▶ Problem details
Only the text belongs in the copy. Transcribe the data exactly and drop any pictures.
:: Data shown ::
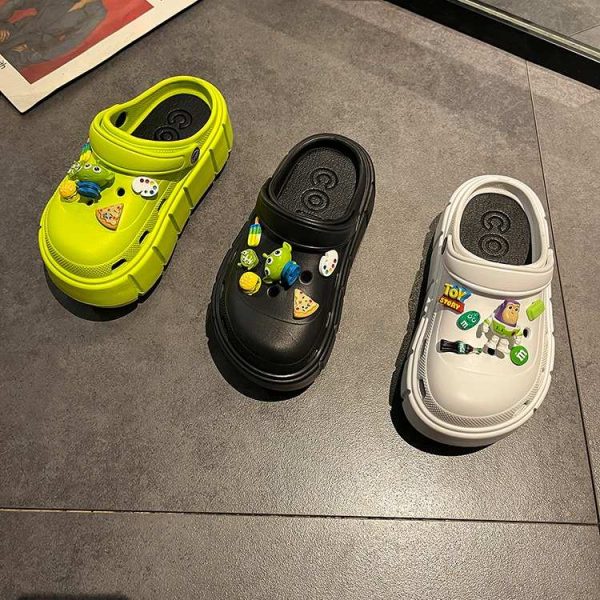 Saboti dama TOY STORY1 Saboti dama TOY STORY1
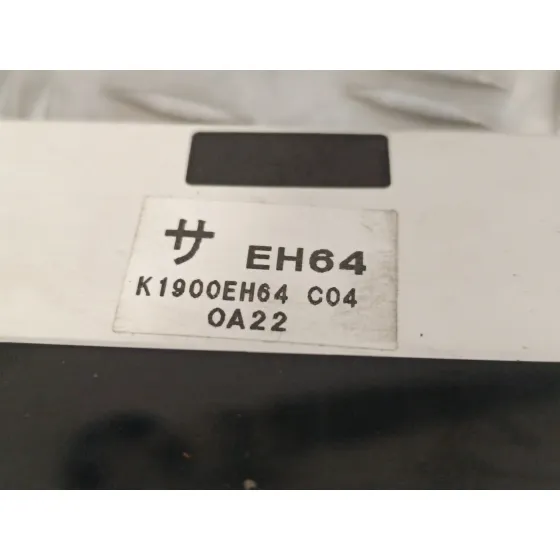 Mando Calefaccion / Aire Acondicionado para Mazda Cx-7 (Er)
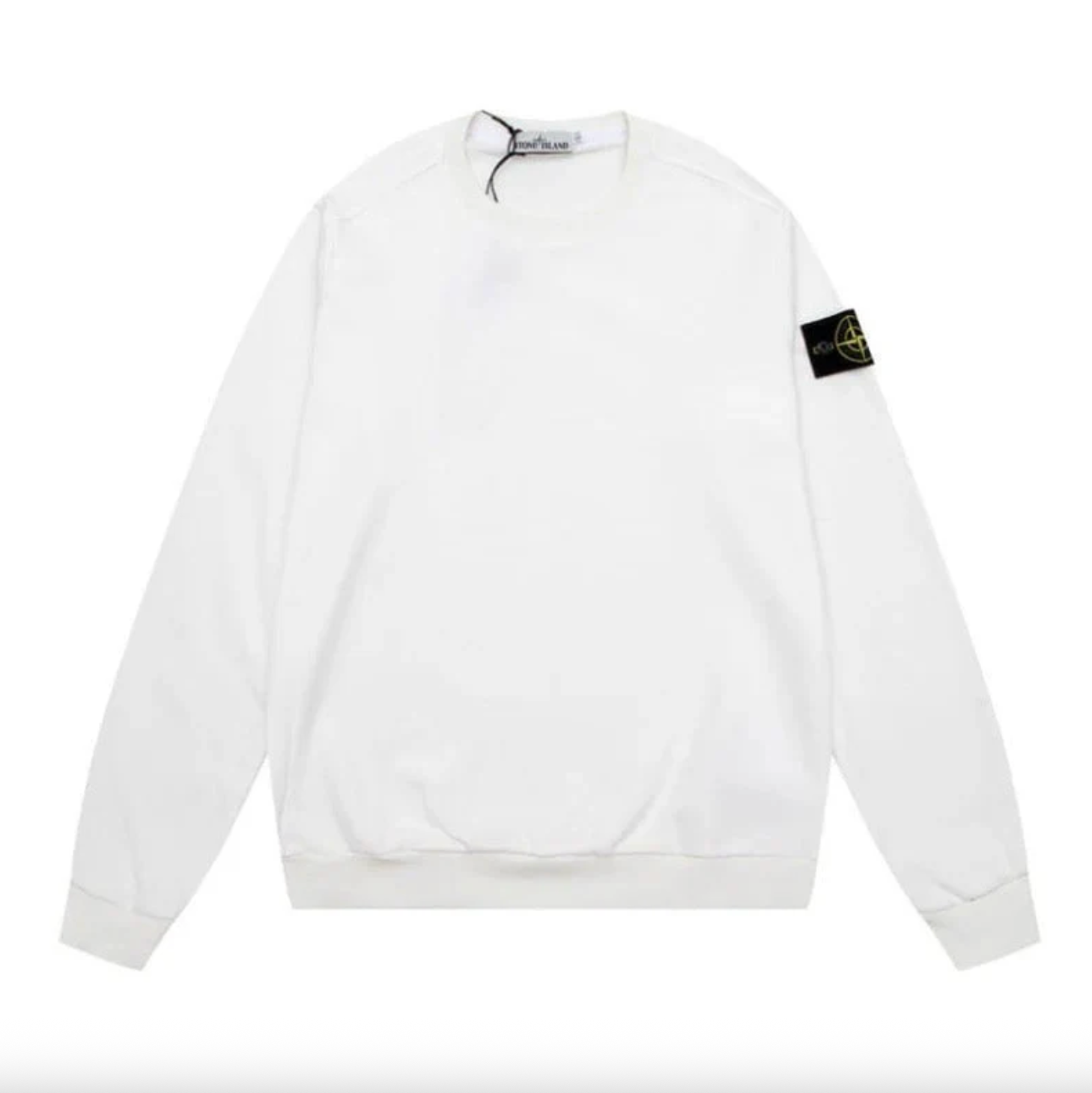 ZARYON | Island Pull-over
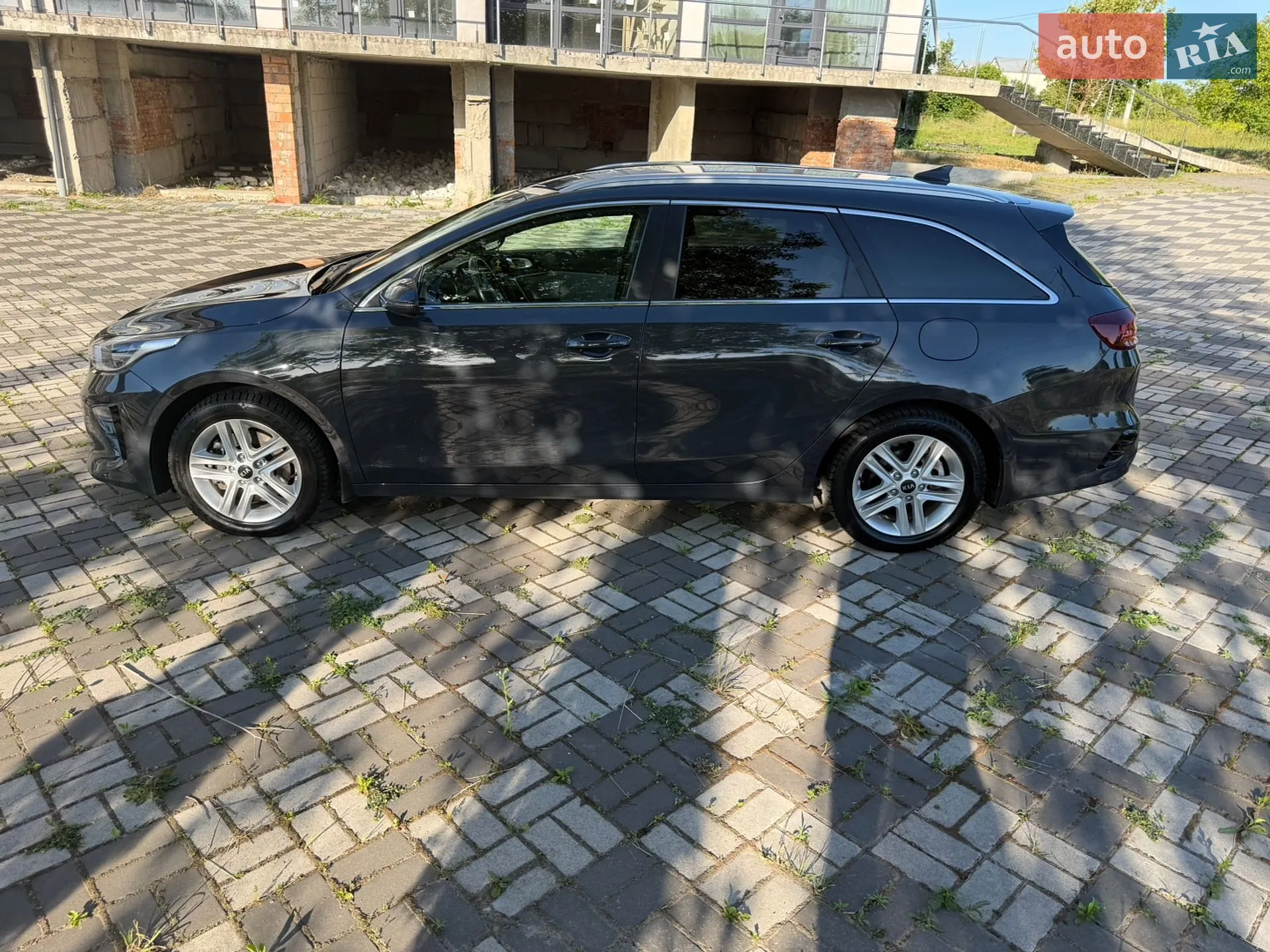 2021 Kia Cee'd - мініатюра 23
:::
▶ Answer area
 Saboti dama TOY STORY1 Saboti dama TOY STORY1
 Mando Calefaccion / Aire Acondicionado para Mazda Cx-7 (Er)
 ZARYON | Island Pull-over
 2021 Kia Cee'd - мініатюра 23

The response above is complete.